Outcry over ‘petty’ plan to fire OPM employees

The struggle between members of Congress and the Trump administration over whether to keep or dismantle the federal government’s personnel office hit another point of contention June 19, after reports surfaced that the administration plans to furlough or fire personnel if its objectives are not approved by Congress.

The plan, first reported by the Washington Post, would furlough 150 Office of Personnel Management employees on Oct. 1 if budget legislation does not include an avenue for the White House to take apart OPM and place its operations under the General Services Administration and Executive Office of the President.

After 30 days, those employees could be laid off.

As of March 2018, OPM employed over 5,500 personnel, according to federal employment data.

Removing 150 employees would reduce the OPM workforce by approximately 2.7 percent.

“Reports that the Trump administration has threatened to lay off civilian federal employees at the Office of Personnel Management if Congress doesn’t eliminate the agency are outrageous. Threatening to fire these hardworking Americans because the administration isn’t getting its way is shameful,” said Rep. Steny Hoyer, D-Md., in a statement.

“The Trump administration has failed to make the case or provide the authority under which this reorganization can be accomplished. Threatening to lay off hundreds of hardworking professionals because the administration’s plan has been rejected in a bipartisan fashion is foolish, petty and irresponsible. The Trump administration’s temper tantrum will have real consequences for all Americans and is yet another example of the administration holding federal employees hostage.”

The Trump administration first shared plans to dismantle OPM as part of its June 2018 government reorganization plan.

According to administration officials, the move is necessary to ensure the financial solvency of personnel management operations while enabling the modernization of personnel-related IT infrastructure.

“As the administration has shared publicly on many occasions, the congressionally mandated move of background investigations to [the Department of Defense] leaves OPM with a major funding shortfall. We continue to work with Congress to find a solution and sustainable path forward that avoids unacceptable impacts to the staff at OPM,” said Office of Management and Budget Spokesperson Jacob Wood in a statement to Federal Times.

“Unfortunately, issues of funding and appropriations law leave OPM with few options. It is our sincere hope that Congress helps us find a way to address the funding gap created by their decision to move a major funding source away from OPM.”

But members of Congress from both parties have said that the Trump administration has not provided sufficient evidence for why breaking up OPM would offer the best financial solution, and fiscal year 2020 appropriations legislation currently under consideration in the House would prevent the executive branch from using any appropriated funds to transfer OPM work over to another agency.
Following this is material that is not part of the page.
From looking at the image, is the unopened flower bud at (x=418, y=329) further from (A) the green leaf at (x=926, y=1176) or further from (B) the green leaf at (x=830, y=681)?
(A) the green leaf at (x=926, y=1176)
“The administration’s proposal to reorganize OPM has been met with bipartisan and broad skepticism and opposition from members of Congress, stakeholders, the Government Accountability Office and inspectors general. In response, the administration appears to be taking vengeance by furloughing the hard-working employees of OPM, further weakening its ability to carry out its mission,” said National Active and Retired Federal Employees Association National President Ken Thomas in a statement.

“Considering that the president has threatened shutdowns and loss of work for federal employees in the past, this new proposal — while alarming, irrational and completely unnecessary — comes as no surprise. We call on Congress to meet this threat with a strong and resilient response.”

The Trump administration has already drawn ire from federal employee groups through proposals to cut federal retirement benefits, freeze employee pay and restructure the collective bargaining practices at federal agencies.